Hyo Yeon menghela napasnya dengan lemah. “Eonni...” panggilannya terdengar sangat pelan di telinga Ah Ra. Gadis itu pun mendekatinya bersama Jin Yeon yang masih khawatir padanya.

“Kau membutuhkan sesuatu?” tanya Ah Ra. Hyo Yeon langsung menggeleng pelan dan memejamkan matanya, ia bukan membutuhkan sesuatu, tapi dirinya membutuhkan seseorang, Hyo Yeon membutuhkan Jong Woon. Terlebih, ia sedang sakit sekarang. Ia menghela napasnya kembali. Memikirkan namanya saja sudah membuat hatinya sesak.

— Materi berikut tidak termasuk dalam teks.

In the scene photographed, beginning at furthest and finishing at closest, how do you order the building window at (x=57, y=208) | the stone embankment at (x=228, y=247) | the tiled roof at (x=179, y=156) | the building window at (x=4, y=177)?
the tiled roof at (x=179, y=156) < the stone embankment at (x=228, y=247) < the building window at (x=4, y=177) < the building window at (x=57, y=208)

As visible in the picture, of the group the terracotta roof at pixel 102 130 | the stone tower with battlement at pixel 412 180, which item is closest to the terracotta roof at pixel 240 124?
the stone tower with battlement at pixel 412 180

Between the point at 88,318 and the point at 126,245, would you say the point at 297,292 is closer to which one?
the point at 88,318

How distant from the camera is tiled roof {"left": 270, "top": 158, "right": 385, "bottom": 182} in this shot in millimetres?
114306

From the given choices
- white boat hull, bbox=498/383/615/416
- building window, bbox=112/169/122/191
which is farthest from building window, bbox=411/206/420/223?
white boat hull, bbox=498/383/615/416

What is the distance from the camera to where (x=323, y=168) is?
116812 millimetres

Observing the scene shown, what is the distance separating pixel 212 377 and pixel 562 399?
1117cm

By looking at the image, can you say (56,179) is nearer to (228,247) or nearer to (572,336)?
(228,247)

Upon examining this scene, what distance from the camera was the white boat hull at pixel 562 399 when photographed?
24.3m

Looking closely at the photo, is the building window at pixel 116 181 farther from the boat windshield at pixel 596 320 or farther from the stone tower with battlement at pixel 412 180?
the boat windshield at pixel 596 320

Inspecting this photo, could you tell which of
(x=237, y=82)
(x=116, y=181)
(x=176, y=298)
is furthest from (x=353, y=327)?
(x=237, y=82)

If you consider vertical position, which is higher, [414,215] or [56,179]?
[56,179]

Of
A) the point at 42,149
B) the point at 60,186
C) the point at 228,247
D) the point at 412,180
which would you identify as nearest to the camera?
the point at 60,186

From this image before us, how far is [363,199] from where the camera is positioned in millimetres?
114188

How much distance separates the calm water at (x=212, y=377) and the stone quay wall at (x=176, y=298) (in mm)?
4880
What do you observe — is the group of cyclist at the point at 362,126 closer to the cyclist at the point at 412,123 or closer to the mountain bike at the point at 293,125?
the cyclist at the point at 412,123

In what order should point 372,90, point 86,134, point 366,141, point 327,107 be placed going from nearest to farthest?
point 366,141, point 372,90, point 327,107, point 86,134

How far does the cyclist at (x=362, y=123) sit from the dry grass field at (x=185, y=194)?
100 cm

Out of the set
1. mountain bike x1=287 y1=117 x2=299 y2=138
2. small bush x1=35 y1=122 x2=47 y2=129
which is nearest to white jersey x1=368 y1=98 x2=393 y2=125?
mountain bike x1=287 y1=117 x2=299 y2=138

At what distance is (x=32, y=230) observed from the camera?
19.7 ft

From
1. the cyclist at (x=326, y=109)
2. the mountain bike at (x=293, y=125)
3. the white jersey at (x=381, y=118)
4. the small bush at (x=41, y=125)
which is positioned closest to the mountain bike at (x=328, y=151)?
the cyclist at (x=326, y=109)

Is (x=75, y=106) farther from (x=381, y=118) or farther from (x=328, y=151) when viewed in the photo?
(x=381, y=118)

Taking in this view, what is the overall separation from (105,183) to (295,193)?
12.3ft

“Chang Hyun oppa kemana?” tanyanya balik. Ah Ra hanya menghela napas dan mengusap rambutnya pelan.

“Dia sedang menebus obatmu,” jawab Ah Ra, Hyo Yeon hanya mengangguk. Ia masih memejamkan matanya, Ah Ra tahu gadis itu pasti sedang menahan airmatanya lagi sekarang.

Ah Ra pun mengusap-usap rambut Hyo Yeon dengan pelan, berusaha membuatnya tenang. Hyo Yeon sedang sakit sekarang dan ia tidak boleh memikirkan hal-hal yang semakin membuat kesehatannya itu menurun.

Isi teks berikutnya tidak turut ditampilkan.